Betty, who had been deemed old enough to stay in London with her mother, recounts the manner of both her parents’ death, which has obviously changed the course of her life. Though only 21, she’s prematurely taken on the role of spinster, while continuing to serve as self-sacrificing mother figure for the rest of her family.
Nelson, whose comedies so often concern Americans living in England or, more recently, the English living in America, is fascinated by characters who have lost their moorings. Here, however, the displacement takes on all the gravity of war, with its demented logic, absurd rationales and irreconcilable losses.
What’s most compelling about the playwright’s handling of this particular family’s traumatic legacy is the way sexuality encodes so much of the psychological damage.
The four siblings resume their relationships as though no time had passed at all. They change in front of each other, invade one another’s privacy, even bathe out in the open. Though their bodies have matured, their libidos remain trapped in a zone of stunted adolescence.
This is captured most startlingly in the incestuous relationship that sparks between Ann and Peter, who are simultaneously intimate childhood friends and grown-up strangers. Separated before puberty, they hardly know how to relate to each other as adults, though their mutual attraction quickly heats up into a torrid affair.
Ann’s husband Mike (John DeVries), who has a penchant for young girls, would rather drink than recognize what’s under his nose. To save face, however, he decides to move his wife to a different flat, though it’s clear that nothing he can do can compensate for the parental deprivation she experienced during the war.
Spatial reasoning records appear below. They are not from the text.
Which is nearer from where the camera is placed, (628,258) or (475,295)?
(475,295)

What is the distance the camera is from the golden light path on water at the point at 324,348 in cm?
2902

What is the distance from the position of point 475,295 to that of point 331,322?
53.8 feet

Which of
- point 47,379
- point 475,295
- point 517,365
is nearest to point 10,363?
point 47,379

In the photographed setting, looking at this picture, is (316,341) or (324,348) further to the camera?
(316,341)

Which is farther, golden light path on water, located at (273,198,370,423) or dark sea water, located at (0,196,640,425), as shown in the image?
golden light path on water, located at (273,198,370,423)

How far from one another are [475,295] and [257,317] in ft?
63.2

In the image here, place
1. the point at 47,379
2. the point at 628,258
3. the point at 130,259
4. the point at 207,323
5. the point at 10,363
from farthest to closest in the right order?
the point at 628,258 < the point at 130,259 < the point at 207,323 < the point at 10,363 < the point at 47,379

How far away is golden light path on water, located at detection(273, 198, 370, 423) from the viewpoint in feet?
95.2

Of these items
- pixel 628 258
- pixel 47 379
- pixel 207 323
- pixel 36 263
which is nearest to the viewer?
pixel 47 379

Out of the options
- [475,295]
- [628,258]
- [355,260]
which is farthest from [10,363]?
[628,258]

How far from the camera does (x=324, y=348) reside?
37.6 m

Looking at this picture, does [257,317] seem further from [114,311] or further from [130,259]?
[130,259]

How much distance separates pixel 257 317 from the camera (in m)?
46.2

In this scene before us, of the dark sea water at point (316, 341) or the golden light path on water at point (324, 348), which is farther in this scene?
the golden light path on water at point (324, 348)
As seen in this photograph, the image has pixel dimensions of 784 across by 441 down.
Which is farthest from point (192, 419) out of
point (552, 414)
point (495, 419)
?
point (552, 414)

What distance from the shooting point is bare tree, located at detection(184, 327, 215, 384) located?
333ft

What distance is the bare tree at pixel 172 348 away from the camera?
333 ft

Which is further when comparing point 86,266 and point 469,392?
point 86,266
Her hysteria (and Nelson gives it classic psychoanalytic dimensions) is meant to be seen as emblematic of the chaotic post-war age in England.
The playwright goes so far out of his way to avoid didacticism, however, that his writing has a muffled quality. What is meant to be thematically discrete, ends up seeming inchoate, merely sketched.
As sexual as the situation can get (and there’s one overheard bathtub scene involving an unusual amount of splashing that’s quite daring), the overall dramatic treatment remains flaccid, never building to anything more than a tantalizing whisper.
The handsome production features Tom Lynch’s perfectly designed English sitting room, which briefly calls to mind Freud’s house in London, and Susan Hilferty’s historically vivid costumes. Ingalls’ lighting captures in evocative autumnal shades the various parlor-room glows.
Rocha and Stafford handle their difficult brother and sister relationship with dignified aplomb, offering an expansive awareness of their characters’ clutching need for one another.
Also notable are Weigert, as a woman who’s gone straight from adolescence to middle age, and Devries, as a husband who somehow matter-of-factly accepts the shattered reality of life after war.
If only Nelson’s thoughtful play wasn’t so restrained in its theatrical reach , perhaps it wouldn’t seem so over-studied and derivative. As it is, the works seems like an Ingmar Bergman film inspired by Chekhov, but without that ultimate moment of clarifying release.